I never went along with the idea that Obama was selling out or dumping all his decent ideas and instincts to backtrack his way into the Oval Office. I actually quite like his position on how to incorporate religious groups into social services without breaching the church-state wall, for example. His opposition to conquest in Iraq is persuasive enough, whatever he says should be done about it now.
But although his position on FISA wasn’t a ‘deal-breaker’ to use his phrase, it is plenty disturbing. It goes to the heart of the unitary executive and the creeping dismemberment of the powerless citizen’s legal protections in the face of a paranoid state engaged in a permanent war. Detainees shut away in Guantánamo dungeons, torture, secret spying, prosecutions using illicitly-gained data that can then be hidden from the accused on national security grounds—there is just far too much evidence that we are facing serious danger from our own government, even without a major terrorist attack in seven years.
The domestic spying, in defiance of the FISA law and with no oversight by anyone, has been rejected repeatedly by the courts, which are doing a much better job protecting civil liberties than the lapdog Congress. But instead of being shamed, the legislature is rushing to let Bush off the hook, endorse the cover-up and prevent those harmed from pursuing legal redress. This is the famous ‘end of Scooter Libby justice’ that Obama promises?

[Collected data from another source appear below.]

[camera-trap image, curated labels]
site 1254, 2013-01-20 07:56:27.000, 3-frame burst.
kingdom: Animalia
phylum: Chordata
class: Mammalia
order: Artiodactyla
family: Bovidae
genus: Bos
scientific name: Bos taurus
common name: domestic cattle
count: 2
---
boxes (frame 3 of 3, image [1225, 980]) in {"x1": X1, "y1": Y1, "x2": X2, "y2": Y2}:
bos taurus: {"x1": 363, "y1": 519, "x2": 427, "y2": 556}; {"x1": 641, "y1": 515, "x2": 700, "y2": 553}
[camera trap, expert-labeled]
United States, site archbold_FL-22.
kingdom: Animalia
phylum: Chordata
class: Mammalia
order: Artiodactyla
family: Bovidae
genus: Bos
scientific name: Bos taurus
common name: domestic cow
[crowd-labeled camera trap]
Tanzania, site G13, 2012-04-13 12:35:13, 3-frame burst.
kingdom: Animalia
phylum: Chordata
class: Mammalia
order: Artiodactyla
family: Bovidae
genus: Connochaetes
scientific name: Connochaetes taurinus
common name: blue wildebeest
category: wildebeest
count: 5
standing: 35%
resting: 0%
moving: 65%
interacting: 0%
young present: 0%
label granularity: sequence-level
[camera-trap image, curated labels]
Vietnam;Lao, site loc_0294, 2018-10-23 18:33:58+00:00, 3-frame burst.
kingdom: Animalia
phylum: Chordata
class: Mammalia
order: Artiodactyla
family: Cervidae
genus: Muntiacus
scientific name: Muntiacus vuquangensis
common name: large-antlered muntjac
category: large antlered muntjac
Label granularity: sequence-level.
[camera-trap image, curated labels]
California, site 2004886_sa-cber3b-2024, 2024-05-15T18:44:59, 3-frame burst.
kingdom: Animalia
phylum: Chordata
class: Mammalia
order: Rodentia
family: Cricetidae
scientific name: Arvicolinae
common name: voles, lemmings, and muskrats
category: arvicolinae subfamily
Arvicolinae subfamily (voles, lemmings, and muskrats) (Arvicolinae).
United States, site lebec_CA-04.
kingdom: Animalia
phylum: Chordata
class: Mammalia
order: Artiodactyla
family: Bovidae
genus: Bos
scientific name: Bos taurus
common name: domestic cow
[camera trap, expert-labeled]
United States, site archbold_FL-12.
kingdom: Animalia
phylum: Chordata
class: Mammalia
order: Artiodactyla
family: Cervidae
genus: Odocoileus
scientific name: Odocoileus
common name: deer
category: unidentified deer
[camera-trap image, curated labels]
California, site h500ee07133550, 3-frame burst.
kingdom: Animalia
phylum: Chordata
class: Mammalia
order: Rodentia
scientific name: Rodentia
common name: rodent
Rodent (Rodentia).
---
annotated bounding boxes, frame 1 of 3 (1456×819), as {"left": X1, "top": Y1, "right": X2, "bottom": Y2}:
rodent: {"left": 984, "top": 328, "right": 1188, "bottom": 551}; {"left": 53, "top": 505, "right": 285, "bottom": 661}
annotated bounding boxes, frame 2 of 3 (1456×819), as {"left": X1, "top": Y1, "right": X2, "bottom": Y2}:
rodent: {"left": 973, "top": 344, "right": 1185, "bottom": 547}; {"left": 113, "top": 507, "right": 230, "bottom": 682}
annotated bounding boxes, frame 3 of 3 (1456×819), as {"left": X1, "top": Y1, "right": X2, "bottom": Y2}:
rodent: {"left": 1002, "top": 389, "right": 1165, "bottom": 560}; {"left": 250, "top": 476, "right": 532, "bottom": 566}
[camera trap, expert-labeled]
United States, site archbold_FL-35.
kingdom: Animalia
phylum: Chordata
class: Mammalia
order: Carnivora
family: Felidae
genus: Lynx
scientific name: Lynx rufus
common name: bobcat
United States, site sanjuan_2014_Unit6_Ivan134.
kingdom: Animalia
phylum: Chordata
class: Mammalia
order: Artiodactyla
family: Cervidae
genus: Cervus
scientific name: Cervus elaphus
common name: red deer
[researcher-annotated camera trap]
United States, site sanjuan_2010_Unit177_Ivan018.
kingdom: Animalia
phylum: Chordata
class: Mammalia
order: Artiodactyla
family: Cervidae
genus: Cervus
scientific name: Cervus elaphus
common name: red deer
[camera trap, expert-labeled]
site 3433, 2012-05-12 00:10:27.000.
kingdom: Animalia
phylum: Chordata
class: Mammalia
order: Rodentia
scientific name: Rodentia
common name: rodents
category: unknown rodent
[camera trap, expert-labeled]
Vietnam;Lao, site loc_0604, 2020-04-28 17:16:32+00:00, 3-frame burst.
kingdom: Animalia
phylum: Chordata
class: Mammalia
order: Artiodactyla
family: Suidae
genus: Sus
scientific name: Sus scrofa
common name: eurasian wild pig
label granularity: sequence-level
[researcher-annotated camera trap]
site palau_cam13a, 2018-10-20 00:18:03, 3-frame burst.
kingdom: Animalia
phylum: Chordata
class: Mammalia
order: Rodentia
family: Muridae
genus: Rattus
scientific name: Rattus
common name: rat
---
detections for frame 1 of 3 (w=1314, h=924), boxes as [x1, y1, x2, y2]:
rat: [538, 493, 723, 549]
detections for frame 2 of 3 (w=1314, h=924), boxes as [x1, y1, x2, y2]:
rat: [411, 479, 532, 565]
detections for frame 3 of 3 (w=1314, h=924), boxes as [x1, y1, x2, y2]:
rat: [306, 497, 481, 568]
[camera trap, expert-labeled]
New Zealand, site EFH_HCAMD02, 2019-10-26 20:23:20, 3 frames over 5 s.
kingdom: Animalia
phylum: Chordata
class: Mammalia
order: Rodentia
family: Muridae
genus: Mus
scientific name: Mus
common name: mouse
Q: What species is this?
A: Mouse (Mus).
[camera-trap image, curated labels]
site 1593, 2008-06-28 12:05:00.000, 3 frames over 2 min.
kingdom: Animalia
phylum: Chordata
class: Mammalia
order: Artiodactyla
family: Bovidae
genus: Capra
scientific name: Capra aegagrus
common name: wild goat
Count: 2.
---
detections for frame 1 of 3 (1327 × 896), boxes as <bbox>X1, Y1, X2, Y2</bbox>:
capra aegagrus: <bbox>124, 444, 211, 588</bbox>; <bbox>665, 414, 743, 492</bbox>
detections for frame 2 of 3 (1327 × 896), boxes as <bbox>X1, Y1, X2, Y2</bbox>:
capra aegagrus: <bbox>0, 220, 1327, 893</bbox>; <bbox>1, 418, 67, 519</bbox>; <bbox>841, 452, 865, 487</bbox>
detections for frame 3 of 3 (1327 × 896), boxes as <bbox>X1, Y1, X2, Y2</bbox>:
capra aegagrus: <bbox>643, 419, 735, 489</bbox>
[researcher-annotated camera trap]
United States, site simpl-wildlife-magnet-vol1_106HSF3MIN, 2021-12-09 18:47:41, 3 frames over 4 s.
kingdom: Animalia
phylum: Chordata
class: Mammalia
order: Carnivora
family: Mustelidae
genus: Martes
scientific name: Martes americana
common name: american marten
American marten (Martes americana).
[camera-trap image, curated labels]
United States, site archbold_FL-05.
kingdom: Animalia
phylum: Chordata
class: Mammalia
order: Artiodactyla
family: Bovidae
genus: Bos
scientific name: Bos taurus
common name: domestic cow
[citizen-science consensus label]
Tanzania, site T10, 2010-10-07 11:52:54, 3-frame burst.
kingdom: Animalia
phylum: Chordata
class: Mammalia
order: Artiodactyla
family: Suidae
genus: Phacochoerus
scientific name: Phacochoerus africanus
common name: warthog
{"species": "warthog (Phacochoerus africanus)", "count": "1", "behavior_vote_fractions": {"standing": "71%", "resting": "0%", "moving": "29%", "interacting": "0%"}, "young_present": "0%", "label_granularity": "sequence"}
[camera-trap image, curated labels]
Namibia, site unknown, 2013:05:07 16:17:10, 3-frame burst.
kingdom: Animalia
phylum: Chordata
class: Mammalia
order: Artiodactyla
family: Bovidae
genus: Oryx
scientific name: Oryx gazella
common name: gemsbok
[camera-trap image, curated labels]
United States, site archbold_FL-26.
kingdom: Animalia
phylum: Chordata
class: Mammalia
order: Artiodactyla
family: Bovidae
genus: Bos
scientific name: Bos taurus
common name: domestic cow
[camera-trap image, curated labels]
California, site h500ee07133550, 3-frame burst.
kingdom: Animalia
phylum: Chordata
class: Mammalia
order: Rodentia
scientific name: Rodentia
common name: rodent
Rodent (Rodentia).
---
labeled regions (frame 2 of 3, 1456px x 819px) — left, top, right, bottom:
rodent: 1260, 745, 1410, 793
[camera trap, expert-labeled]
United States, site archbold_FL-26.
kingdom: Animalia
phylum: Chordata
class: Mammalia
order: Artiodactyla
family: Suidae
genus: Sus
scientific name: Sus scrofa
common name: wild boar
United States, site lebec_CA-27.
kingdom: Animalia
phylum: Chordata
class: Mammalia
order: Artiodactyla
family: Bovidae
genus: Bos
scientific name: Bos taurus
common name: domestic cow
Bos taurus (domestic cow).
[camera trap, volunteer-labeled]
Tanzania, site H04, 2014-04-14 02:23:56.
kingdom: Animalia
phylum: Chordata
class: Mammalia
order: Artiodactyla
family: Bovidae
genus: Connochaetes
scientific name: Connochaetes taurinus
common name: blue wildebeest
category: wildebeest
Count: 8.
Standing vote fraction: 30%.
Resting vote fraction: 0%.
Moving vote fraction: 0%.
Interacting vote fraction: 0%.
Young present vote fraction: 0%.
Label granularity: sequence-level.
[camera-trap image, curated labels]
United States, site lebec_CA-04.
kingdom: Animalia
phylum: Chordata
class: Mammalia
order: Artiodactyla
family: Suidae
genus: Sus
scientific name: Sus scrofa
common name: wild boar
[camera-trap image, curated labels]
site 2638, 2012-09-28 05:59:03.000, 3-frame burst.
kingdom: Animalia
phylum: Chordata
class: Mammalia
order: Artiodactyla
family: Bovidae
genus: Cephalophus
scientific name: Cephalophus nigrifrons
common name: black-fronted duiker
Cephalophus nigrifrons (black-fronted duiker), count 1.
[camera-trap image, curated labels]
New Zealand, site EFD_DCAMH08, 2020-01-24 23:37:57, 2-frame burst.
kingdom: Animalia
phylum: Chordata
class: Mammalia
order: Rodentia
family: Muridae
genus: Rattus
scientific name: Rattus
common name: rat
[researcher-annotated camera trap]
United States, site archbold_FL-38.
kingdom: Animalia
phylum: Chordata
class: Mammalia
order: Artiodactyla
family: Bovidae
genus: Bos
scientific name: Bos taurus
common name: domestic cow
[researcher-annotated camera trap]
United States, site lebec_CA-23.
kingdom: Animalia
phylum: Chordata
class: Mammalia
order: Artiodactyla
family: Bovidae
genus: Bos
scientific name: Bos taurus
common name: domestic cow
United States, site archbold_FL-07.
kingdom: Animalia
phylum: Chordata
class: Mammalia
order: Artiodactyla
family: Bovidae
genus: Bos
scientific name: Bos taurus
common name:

The Republican Party of today has abandoned its commitment to the republican form of government, and I have been close enough to real dictatorship to recognize its ideological fellow-travelers. The Rovian gang would give the security state everything it wants and are first cousins to the defunct East German Politburo or the grey functionaries that ran the South American military regimes of the 1970s. They are truly dangerous, and on this issue the alarmed sectors of the populace have a much better intuition than Obama’s operatives.
The fact that O had to write us an apologetic letter suggests that he was surprised by the intensity of the opposition to his buckling on FISA and is finding it suddenly harder to justify the ignominious Democratic cave-in.
Twilight Highlights: I see McCain is dubbing the shake-up in his campaign ‘a natural evolution.’ Wouldn’t that be a ‘more intelligent design’?